Figure 4. Aggregation of CD147+ immune cells in diseased liver.

Representative images of liver sections stained with CD45 (red) and CD147 (green) from (A) healthy control and (B) diseased patient liver (Autoimmune Hepatitis) on either a 20x (left panels) or 63x (right panels) objective. Yellow indicates co-expression of CD147 and CD45. Scale bar represents 100μM. Quantification of (C) total CD45+ cells and (D) immune aggregates in healthy, PSC, EtOH, AIH and HCV livers. Bars represent mean+SEM. Unpaired t-test was performed to assess significance from control where * p<0.05 and **p<0.01. Donor = healthy control liver, PSC = primary sclerosing cholangitis, ETOH = alcohol induced liver damage, AIH = Autoimmune hepatitis, HCV = hepatitis C virus liver injury.

CD147 dependent leukocyte aggregation in liver injury

To determine if CD147 was important for the formation of immune cell aggregates the effects of anti-CD147 intervention were studied in CCl4 induced liver injury in both C57Bl/6 and balb/c mice. Anti-CD147 did not significantly reduce the number of CD45+ cells in the liver (Fig 5E, F). The percentage of immune cells that formed immune cell aggregation was reduced with anti-CD147 intervention in both mouse backgrounds (Fig 5G, H). In C57Bl6 there was non-significant, less than 1.5-fold, increase in ALT with injury and no significant change was seen with anti-CD147 intervention (Fig 5I). However, in balb/c mice with more significant injury the reduction in immune cell aggregation correlated with as significantly reduced serum ALT levels (Fig 5J). Thus, CD147 inhibition appeared to significantly reduce the formation of immune cell aggregates and reduce significant liver injury.

Figure 5.
Figure 5. CD147 blockade prevents immune cell aggregation in liver injury.

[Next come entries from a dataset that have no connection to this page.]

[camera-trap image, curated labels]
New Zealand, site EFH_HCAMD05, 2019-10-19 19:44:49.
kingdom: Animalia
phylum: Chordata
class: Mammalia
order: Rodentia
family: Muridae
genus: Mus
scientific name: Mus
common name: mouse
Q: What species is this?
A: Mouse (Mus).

Anti-CD147 antibody intervention in CCl4 induced liver injury in C57Bl/6 (left panels) or balb/c (right panels) mice. CD45+ leukocytes were stained in frozen tissue sections in control, treatment (CCl4), treatment with αCD147 antibody intervention or treatment with IgG2a isotype antibody controls. Representative immunofluorescent images of CD45+ clusters defined as > 5 cells per cluster (white circles) are shown in C57Bl/6 (A) and balb/c mice (B) treated with IgG2a. Representative immunofluorescence images of CD45+ clusters following αCD147 intervention in C57Bl/6 (C) and balb/c (D) mice. Total CD45+ leukocytes in C57Bl/6 (E) and balb/c (F) mice. (G) Percentage of CD45+ cells in aggregates for each treatment group in C57Bl/6 (G) and balb/c (H) mice. ALT levels (U/mL) as a measure of liver damage in C57Bl/6 (I) and blab/c (J) mice, calculated as a fold change from control. Bar graphs represent mean ± SEM. Mann-Whitney test was performed to assess significance from control where * p<0.05, **p<0.01, ***p<0.001. Control = untreated, CCl4 injury = injury alone, αCD147 = anti-CD147 mAb in CCl4 injury, IgG2a = Isotype mAb control in CCl4 injury.

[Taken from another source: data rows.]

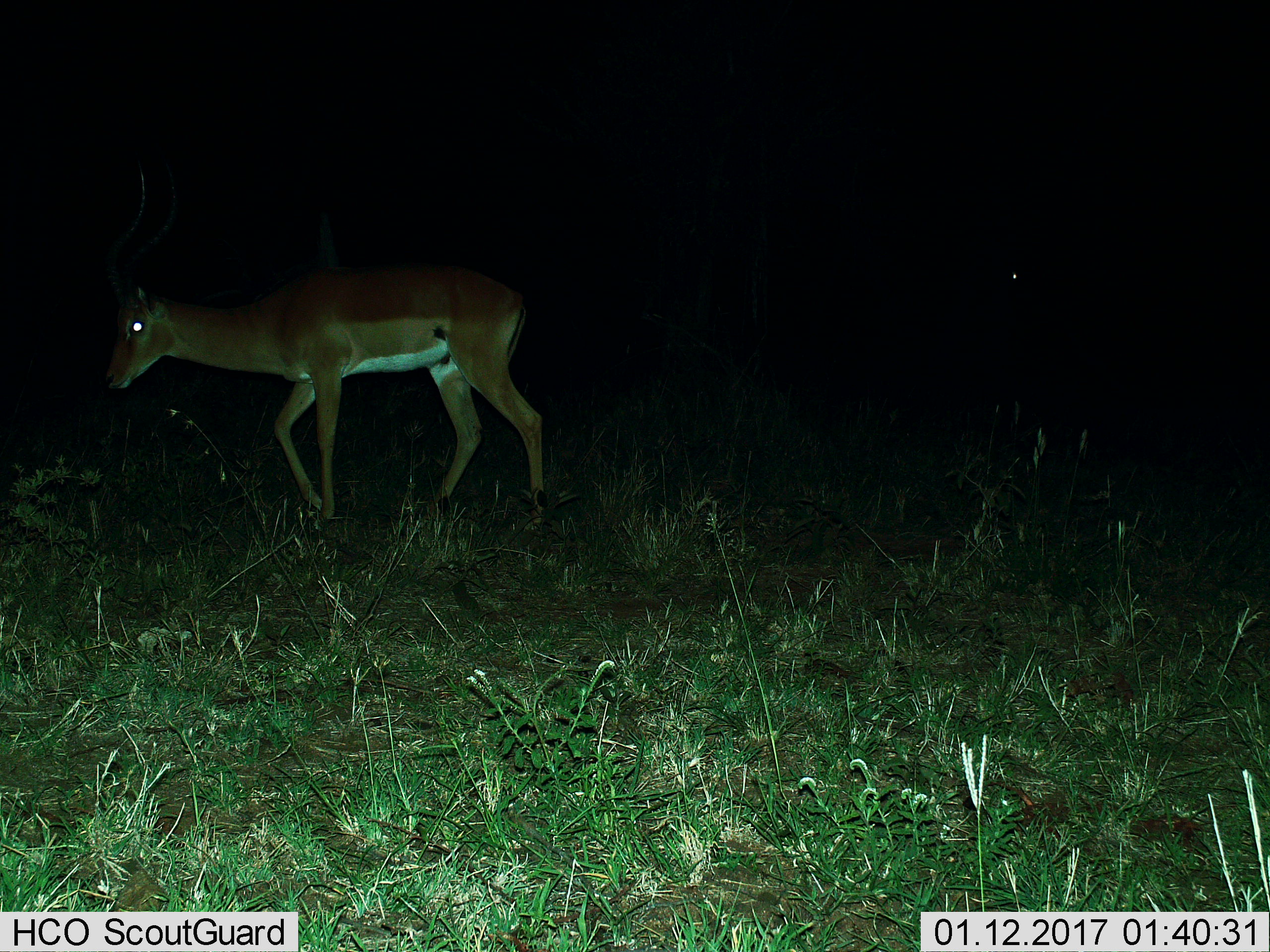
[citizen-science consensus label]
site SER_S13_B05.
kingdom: Animalia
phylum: Chordata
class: Mammalia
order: Artiodactyla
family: Bovidae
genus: Aepyceros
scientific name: Aepyceros melampus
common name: impala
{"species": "impala (Aepyceros melampus)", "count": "1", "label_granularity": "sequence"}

Specific leukocyte subsets within aggregates

We have just shown that anti-CD147 intervention reduces the percentage of immune cells in aggregates. To determine what inflammatory cells were aggregating in CCl4 induced liver damage and to examine if this is altered during anti-CD147 intervention, liver samples were immunostained with CD45 and F4/80, B220, Gr1 and CD3. F4/80+ Macrophages, B220+ B cells, Gr1+ granulocytes and CD3+ T cells (including NKT cells) were all found in aggregates during liver injury (Fig 6). After anti-CD147 treatment, we observed a decrease in the number of aggregates with at least one F4/80+, B220+ and CD3+ cell. The number of Gr-1+ cells in aggregates was not altered after anti-CD147 treatment (Fig 6). Thus, anti-CD147 intervention was shown to target specific cells reducing immune cell aggregation.

Figure 6.
Figure 6. Anti-CD147 intervention reduces aggregation of macrophages, B cells, T cells and granulocytes during liver injury

CCl4 treated C57Bl/6 mice liver tissue was stained for CD45 colocalisation with (A) F4/80, (B) B220, (C) Gr1 or (D) CD3 to identify immune subset specific aggregates. Representative images (left panel) and quantified immune cell specific aggregates (right panel; calculated as at least one cell of interest per aggregate) in mice treated with CCl4 alone or CCl4 in conjunction with anti-CD147 intervention. CCl4 = injury alone, αCD147 = anti-CD147 in CCl4 injury.

Discussion

This study has demonstrated that with progressive inflammation-associated tissue injury, immune cells cluster and contribute directly to the magnitude of the injury. Our novel discovery is that with liver injury CD147 is increased on the surface of leukocytes and then mediates cell-cell aggregation that determines the extent of liver injury. However, if we blocked CD147 with a mAb then CD45+ cell numbers in the liver remain unchanged but leukocytes are no longer found in aggregates. Importantly, we have already reported there is a significant reduction in liver injury seen with anti-CD147 mAb(15). Further, CD147 mediated leukocyte aggregation appears to cause or significantly exacerbate injury as aggregate formation proceeds the development of significant fibrosis(15). Therefore, this is not just a reduction in aggregation and inflammatory markers (AST/ALT) but also a reduction in resultant fibrosis.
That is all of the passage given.